Work instruction – Quote the data below in full, minus the images.

Input data –
┄┄┄┄┄┄

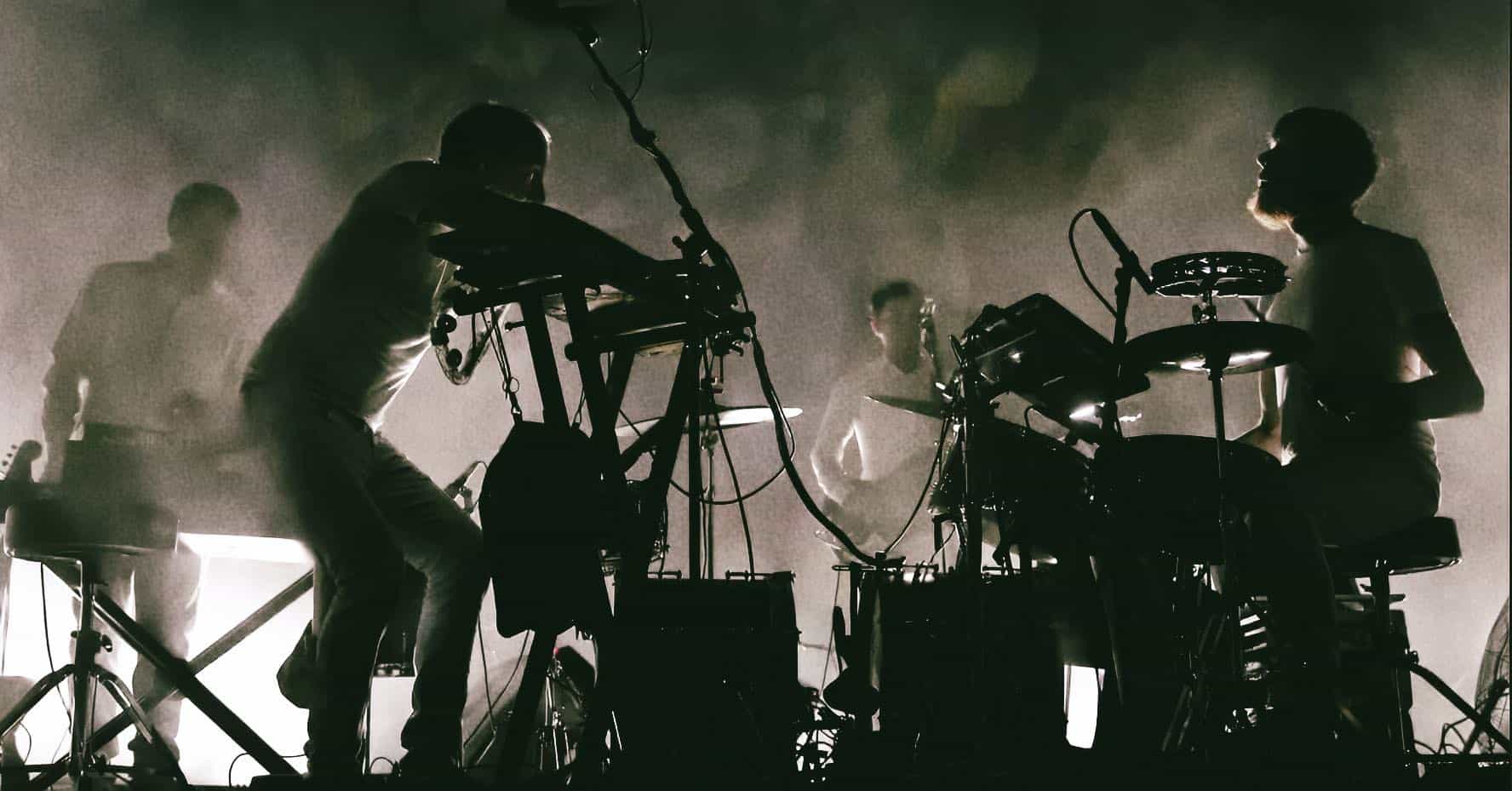 Dynamic electronic music performance featuring musicians with electronic instruments on stage, silhouetted against smoky lighting effects.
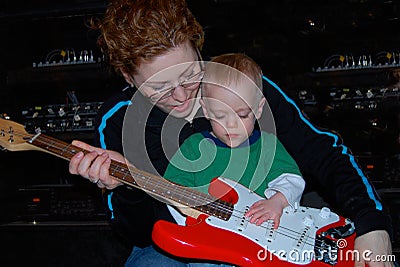 Mother Teaches Child Guitar Music Lesson Stock Photo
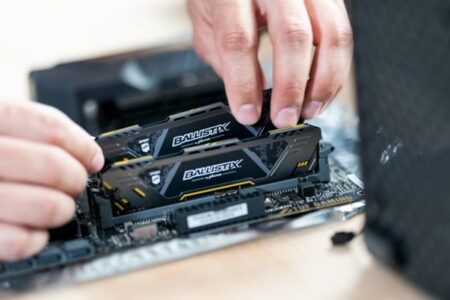 A person performs a PC upgrade by installing RAM modules branded Ballistix into a computer motherboard, carefully aligning the stick correctly in the memory slot.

┄┄┄┄┄┄

Expected answer –
 Dynamic electronic music performance featuring musicians with electronic instruments on stage, silhouetted against smoky lighting effects.
 Mother Teaches Child Guitar Music Lesson Stock Photo
 A person performs a PC upgrade by installing RAM modules branded Ballistix into a computer motherboard, carefully aligning the stick correctly in the memory slot.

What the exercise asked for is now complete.